Like many organisations BBC News Online, which is facing growing competition from other news providers, needed to move its processes to the cloud in order to become more agile and to cut costs.
New features are able to be deployed more frequently and more reliably, while BBC staff are now empowered, able to keep their independence, but maintain deployment best practices across the wider group, delivering easily and cost effectively, helping to stay ahead of competition.
Results that matter:
6point6 created a Software Factory. This framework produces a consistent approach to fully automated CI/CD at scale. It is able to adapt to multiple teams and a diverse range of technologies.
Like many organisations BBC News Online, which is facing growing competition from other news providers, needed to move its processes to the cloud in order to become more agile and to cut costs. Converting this vast and complex site with its myriad legacy applications required a complete rethink of its structure and processes and so the Corporation approached 6point6 for help. To do this 6point6 created a unique Software Factory to standardise and automate application deployments.
As a news provider BBC News Online is facing growing competition from social media and online aggregators. In addition, this vast, complex site comprises various legacy systems.
When the BBC News website was launched in 1997 there were fewer than eight million people online in the UK. By 2017 that number had risen to around 60 million. Although BBC News Online continued to pull 30 million browsers on average a week in 2017 in the UK, today more and more people get their news from other sources.
According to recent research from the Reuters Institute for the Study of Journalism at the University of Oxford people increasingly look for news through search engines (accounting for 20 per cent of those asked) and social media (25 per cent). Today viewers expect news to be delivered more quickly than ever, be that journalistic reporting itself, or page performance and they want it to be relevant to them. In this increasingly competitive and fast changing market with new entrants and disruptors, people are also increasingly consuming news on their phones or even via voice technology such as Alexa. Meanwhile, Artificial Intelligence (AI) and Machine Learning (ML) are also having a profound effect on the way in which news is gathered, processed and published.
To overcome the challenges faced by BBC News Online 6point6 created what it calls a “Software Factory”. This simple but revolutionary new working practice industrialises and standardised the way in which software is released for end users. It fully automates CI/CD at scale and is adaptable to multiple teams and a diverse range of technologies.

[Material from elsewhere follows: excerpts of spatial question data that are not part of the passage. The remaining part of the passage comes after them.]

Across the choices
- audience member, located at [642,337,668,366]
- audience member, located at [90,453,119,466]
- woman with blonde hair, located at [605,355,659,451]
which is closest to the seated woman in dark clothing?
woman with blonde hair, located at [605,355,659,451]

Each pipeline follows five stages: provision, build, test, deploy and destroy. The technical methodology might vary from team to team but these principal steps are consistent. The actual pipeline code is simple but the logic controlling each step is contained and run within a specific docker container created for that particular step or technology.
The logic can not only vary but also be versioned – a team can track exactly what they are building or deploying against a specific version of the tools that they are using. This means tools can be upgraded easily, without fear of compromising other teams’ deployment methods. Additional features and steps to improve the process can also be included.
Deployment methods have been improved thanks to a blue/green deployment and deployments in multiple Amazon Web Services (AWS) regions around the world are now possible. Tracking and visualisations of what is installed where, by what and when have been improved as is scheduling downtime for test and development environments.
Each team now has its own infrastructure and applications pipelines that enable them to start from nothing and to build their application and deploy it onto the infrastructure. This allows them to put the code they write into production as fast as possible. In addition, 6point6 reduced the need for a dedicated DevOps department and encouraged BBC teams to manage the lifecycle of the code they create from deployment through provisioning, infrastructure to testing, usage and monitoring.
New features are able to be deployed more frequently and more reliably, while BBC staff are now empowered, able to keep their independence, but maintain deployment best practices across the wider group, delivering easily and cost effectively.
The Software Factory offers a standard package that can be tailored to meet the needs of any large organisation. “What we’ve created and tested here is not only a way to empower development teams to build, test and release software with speed, frequency and agility but allow them to do so without the need for dedicated DevOps resources embedded in every team,” says Debney. “It’s an approach we can readily repeat and share.”